The proposed training framework presents a scalable solution for providing energy efficiency training in the AEC industry using distribution mechanisms, certification procedures, and verification protocols to enable the development of standardized and efficient energy efficiency training programs. Using our secondary research sources, we have developed a framework that provides a structured educational model for future researchers and practitioners to develop wider education and training programs in the construction sector.

5.2 Training labelling and learning outcomes

Learning outcomes are usually examples of what a learner should know, understand, and be able to accomplish after completing a learning activity. From our literature review, a basic framework of learning outcomes and certain action verbs are required to establish taxonomy levels in cognitive research. A learning outcomes methodology gathers, develops, and verifies the required experience, abilities, and competencies including energy efficiency skills, expertise, competence, and learning outcomes for various stakeholders (Suwal et al., 2019).

Energy efficiency training labels give the required data to confirm individuals’ certifications to assure the legitimacy of training in different countries. As observed from our primary research sources, academic references and courses taken are valued as indications of mastering particular competencies and skills by educational institutions, including governments. As a result of Blockchain labelling, such training may be considerably increased in value and contribute to lifetime learning (Alammary et al., 2019). Such digital solution can enable permanent, reliable, and safe administration of many participants and promotes lifelong learning by providing users with direct access to and control over their accomplishments.

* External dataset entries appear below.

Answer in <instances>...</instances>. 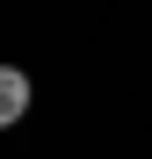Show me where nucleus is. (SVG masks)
I'll return each mask as SVG.
<instances>
[{
    "label": "nucleus",
    "mask_w": 152,
    "mask_h": 159,
    "mask_svg": "<svg viewBox=\"0 0 152 159\" xmlns=\"http://www.w3.org/2000/svg\"><path fill=\"white\" fill-rule=\"evenodd\" d=\"M29 101H36L29 72H22V65H0V130H15L22 116H29Z\"/></svg>",
    "instance_id": "obj_1"
}]
</instances>
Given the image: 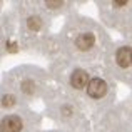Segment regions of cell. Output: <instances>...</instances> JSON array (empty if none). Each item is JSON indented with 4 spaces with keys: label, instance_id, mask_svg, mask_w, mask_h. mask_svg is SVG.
<instances>
[{
    "label": "cell",
    "instance_id": "6",
    "mask_svg": "<svg viewBox=\"0 0 132 132\" xmlns=\"http://www.w3.org/2000/svg\"><path fill=\"white\" fill-rule=\"evenodd\" d=\"M40 25H42V22H40L39 17H30V19H29V27H30V30H39Z\"/></svg>",
    "mask_w": 132,
    "mask_h": 132
},
{
    "label": "cell",
    "instance_id": "8",
    "mask_svg": "<svg viewBox=\"0 0 132 132\" xmlns=\"http://www.w3.org/2000/svg\"><path fill=\"white\" fill-rule=\"evenodd\" d=\"M60 3L62 2H47V5L48 7H60Z\"/></svg>",
    "mask_w": 132,
    "mask_h": 132
},
{
    "label": "cell",
    "instance_id": "1",
    "mask_svg": "<svg viewBox=\"0 0 132 132\" xmlns=\"http://www.w3.org/2000/svg\"><path fill=\"white\" fill-rule=\"evenodd\" d=\"M107 92V84L102 80V79H92L87 85V94L94 99H99V97H104V94Z\"/></svg>",
    "mask_w": 132,
    "mask_h": 132
},
{
    "label": "cell",
    "instance_id": "7",
    "mask_svg": "<svg viewBox=\"0 0 132 132\" xmlns=\"http://www.w3.org/2000/svg\"><path fill=\"white\" fill-rule=\"evenodd\" d=\"M2 104H3V107H10L13 104V97L12 95H5L3 100H2Z\"/></svg>",
    "mask_w": 132,
    "mask_h": 132
},
{
    "label": "cell",
    "instance_id": "4",
    "mask_svg": "<svg viewBox=\"0 0 132 132\" xmlns=\"http://www.w3.org/2000/svg\"><path fill=\"white\" fill-rule=\"evenodd\" d=\"M116 60L119 64V67H129L132 64V48L130 47H120L116 54Z\"/></svg>",
    "mask_w": 132,
    "mask_h": 132
},
{
    "label": "cell",
    "instance_id": "3",
    "mask_svg": "<svg viewBox=\"0 0 132 132\" xmlns=\"http://www.w3.org/2000/svg\"><path fill=\"white\" fill-rule=\"evenodd\" d=\"M89 82H90L89 74L85 70H82V69H77L70 77V84H72V87H75V89H84L85 85H89Z\"/></svg>",
    "mask_w": 132,
    "mask_h": 132
},
{
    "label": "cell",
    "instance_id": "2",
    "mask_svg": "<svg viewBox=\"0 0 132 132\" xmlns=\"http://www.w3.org/2000/svg\"><path fill=\"white\" fill-rule=\"evenodd\" d=\"M22 129V120L17 116H7L2 120V132H20Z\"/></svg>",
    "mask_w": 132,
    "mask_h": 132
},
{
    "label": "cell",
    "instance_id": "5",
    "mask_svg": "<svg viewBox=\"0 0 132 132\" xmlns=\"http://www.w3.org/2000/svg\"><path fill=\"white\" fill-rule=\"evenodd\" d=\"M75 44H77V47L80 48V50H89V48L95 44V39H94L92 34H82V35L77 37Z\"/></svg>",
    "mask_w": 132,
    "mask_h": 132
}]
</instances>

Additionally, such technology encourages a positive attitude toward learning by respecting user-centered and multifaceted educational approaches.

6 Conclusion

Blockchain technology provides a secure distributed ledger that enables decentralised, trustworthy, secure, and transparent systems with application for the education domain. This paper contributes to the current body of knowledge by introducing a Blockchain technology to the educational environment proposing a Blockchain-based training platform to address energy efficiency in the construction sector. In addition, a mobile interface is provided utilising QR codes integrated into the platform to simplify the worldwide comparison of employee abilities and certifications. The work evidences how digital technologies can be built for an energy efficiency training platform, demonstrating the platform’s development through the concept of a Blockchain-based training platform and providing an integrated user interface.

The findings indicate that Blockchain applications in education administration are still in their infancy. However, they are rapidly gaining importance in several fields of education, such as certification and creating collaborative platforms for lifelong learning. The utilisation of the Blockchain technology offers a potential opportunity to enhance the security of user data in a digital environment. On a network built on Blockchain, each user has the same rights and options based on an open, unregulated, and permissionless system that guarantees that everyone has equal access to educational resources and to the underlying technology and network. In such an environment, instructors, students, and users can use Blockchain to avoid loss of data and ensure persistence in verification in case the organisation that issued it no longer exists. Furthermore, a variety of stakeholders, such as potential employers and institutions, as well as prospective employees, organisations, and students can benefit from the use of a Blockchain based energy training platform.